Il metallo del Gladiatore
L’argento al collo e la schiena a pezzi. ‘Era come se avessi trent’anni di più’. Ma Bischofberger è indistruttibile.
Ralph Pfäffli, il coach della nazionale l’ha soprannominato ‘il Gladiatore’, perché Marc Bischofberger in pista fa cose impossibili, ma soprattutto non si dà mai per vinto. E pur se stavolta deve dichiararsi battuto (dal canadese Brady Leman), il ventisettenne si mette al collo la medaglia del secondo metallo più prezioso dopo l’oro. Riportando la Svizzera ai vertici dello skicross olimpico, otto anni dopo il titolo celebrato a Vancouver da Michael Schmid. «Ma ho avuto anche fortuna, e forse è stato quello a fare la differenza», dice il nuovo vicecampione olimpico. Forse pensando alla disavventura del giorno prima. La storia di ‘Bischi’, come lo chiamano i suoi amici, ricorda un po’ quella di Mathilde Gremaud, la diciottenne friborghese che era stata ricompensata con il secondo posto nello slopestyle, qualche giorno fa. Come lei, infatti, Bischofberger era rovinosamente caduto il giorno prima della gara in allenamento, mentre stava affrontando un salto. Non solo: ‘il Gladiatore’ era già finito a terra una prima volta lunedì, e poi una terza proprio durante il riscaldamento prima della gara. «Certo che, tutte queste cadute, sono davvero strane – racconta –. Di solito non mi succede.
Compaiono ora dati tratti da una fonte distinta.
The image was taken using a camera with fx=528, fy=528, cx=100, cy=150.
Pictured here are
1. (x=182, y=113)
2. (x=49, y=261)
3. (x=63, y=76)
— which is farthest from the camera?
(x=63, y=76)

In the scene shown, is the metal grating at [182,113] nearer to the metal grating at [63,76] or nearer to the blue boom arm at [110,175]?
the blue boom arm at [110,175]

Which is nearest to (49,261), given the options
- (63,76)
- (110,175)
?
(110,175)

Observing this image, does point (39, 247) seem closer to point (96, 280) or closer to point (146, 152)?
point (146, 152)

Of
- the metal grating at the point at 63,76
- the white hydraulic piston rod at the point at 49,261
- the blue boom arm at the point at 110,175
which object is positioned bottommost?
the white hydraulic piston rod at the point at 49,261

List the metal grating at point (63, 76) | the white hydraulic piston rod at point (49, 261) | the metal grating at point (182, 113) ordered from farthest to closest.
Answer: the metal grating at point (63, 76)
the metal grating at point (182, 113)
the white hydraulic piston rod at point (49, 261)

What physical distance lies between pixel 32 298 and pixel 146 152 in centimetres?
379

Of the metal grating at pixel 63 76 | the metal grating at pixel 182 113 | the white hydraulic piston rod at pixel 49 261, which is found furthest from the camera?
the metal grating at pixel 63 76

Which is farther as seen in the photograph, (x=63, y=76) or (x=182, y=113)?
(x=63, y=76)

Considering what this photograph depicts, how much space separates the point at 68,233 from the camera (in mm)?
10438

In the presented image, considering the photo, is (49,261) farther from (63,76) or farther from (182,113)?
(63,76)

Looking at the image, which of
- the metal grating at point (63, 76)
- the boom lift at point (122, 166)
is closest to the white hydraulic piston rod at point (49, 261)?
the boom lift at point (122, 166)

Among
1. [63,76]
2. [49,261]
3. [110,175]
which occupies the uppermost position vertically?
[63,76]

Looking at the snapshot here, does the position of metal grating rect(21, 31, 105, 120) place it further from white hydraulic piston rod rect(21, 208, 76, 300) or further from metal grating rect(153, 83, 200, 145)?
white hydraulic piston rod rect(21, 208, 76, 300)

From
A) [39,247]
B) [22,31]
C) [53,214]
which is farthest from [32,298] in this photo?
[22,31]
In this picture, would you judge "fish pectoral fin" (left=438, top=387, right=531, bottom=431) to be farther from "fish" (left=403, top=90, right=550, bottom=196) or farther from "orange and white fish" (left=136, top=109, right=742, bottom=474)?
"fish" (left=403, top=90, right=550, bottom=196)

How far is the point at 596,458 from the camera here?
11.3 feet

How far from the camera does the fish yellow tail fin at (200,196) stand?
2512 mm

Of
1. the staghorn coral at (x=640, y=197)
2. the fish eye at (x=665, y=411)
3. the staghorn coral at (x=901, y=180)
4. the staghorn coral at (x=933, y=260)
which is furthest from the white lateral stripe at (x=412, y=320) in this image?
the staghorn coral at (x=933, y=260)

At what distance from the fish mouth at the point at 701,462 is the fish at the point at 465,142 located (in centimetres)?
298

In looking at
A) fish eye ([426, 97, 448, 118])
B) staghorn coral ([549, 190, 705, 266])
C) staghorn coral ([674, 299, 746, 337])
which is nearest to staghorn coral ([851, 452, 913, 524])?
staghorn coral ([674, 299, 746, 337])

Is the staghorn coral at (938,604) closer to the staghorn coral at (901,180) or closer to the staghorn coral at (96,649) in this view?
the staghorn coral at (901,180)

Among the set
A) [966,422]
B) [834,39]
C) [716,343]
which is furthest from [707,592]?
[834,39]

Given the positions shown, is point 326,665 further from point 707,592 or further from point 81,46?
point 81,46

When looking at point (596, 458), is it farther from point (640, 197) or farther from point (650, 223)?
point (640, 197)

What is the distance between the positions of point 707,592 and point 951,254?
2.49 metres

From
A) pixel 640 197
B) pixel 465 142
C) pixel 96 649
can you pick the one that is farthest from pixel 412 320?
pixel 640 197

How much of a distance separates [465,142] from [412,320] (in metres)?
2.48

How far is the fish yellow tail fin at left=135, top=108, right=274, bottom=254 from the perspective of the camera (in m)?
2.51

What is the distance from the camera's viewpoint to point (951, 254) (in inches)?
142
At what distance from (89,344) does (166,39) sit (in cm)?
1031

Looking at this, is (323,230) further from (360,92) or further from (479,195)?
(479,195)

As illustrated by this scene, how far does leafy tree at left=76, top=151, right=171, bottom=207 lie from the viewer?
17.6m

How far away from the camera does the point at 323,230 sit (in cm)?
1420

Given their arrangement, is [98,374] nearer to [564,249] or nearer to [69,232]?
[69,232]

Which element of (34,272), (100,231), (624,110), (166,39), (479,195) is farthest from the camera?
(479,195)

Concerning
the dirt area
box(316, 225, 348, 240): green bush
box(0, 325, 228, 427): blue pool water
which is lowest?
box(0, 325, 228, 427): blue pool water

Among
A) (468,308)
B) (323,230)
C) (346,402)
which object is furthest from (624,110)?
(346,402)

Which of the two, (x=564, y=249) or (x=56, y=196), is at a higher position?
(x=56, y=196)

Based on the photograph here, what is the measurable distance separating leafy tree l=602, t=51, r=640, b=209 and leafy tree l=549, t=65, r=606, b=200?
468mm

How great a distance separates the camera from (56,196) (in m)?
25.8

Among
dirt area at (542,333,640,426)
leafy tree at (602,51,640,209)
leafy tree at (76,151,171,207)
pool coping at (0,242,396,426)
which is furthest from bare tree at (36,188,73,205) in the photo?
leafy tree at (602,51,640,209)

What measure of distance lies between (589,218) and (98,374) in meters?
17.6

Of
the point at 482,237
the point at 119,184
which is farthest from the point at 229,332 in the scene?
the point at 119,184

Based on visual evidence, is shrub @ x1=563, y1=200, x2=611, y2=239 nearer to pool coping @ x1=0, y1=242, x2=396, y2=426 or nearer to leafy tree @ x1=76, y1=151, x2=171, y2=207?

Il fatto è che quando mi sono svegliato, il giorno della gara, mi sembrava di avere trent’anni in più, a causa del mal di schiena. Fortuna che, però, una volta che la muscolatura si è riscaldata, la situazione era decisamente migliore». Poi, in gara, Bischofberger ha avuto pure problemi di altra natura. «È stata dura dover fare i conti con gente come Alex (Fiva, ndr) nei quarti e Armin (Niederer, ndr) in semifinale. Ed è vero che non mi sentivo bene, ma le condizioni erano perfette, pur se i salti si sono rivelati parecchio esigenti. In finale ho provato a rientrare su Brady, ma non ce l’ho fatta. E credo che alla fine i miei allenatori fossero più nervosi di me». Anche per Pfäffli la calma è uno dei punti di forza del suo pupillo. «Ai Giochi non bisogna riflettere troppo, perché tutto si gioca nella testa – dice il coach rossocrociato –. Tutti si sentono sul filo del rasoio, ma ‘Bischi’ no. Lui ha saputo mantenere la sua tranquillità». E la calma è la virtù dei forti. O, se preferite, dei gladiatori.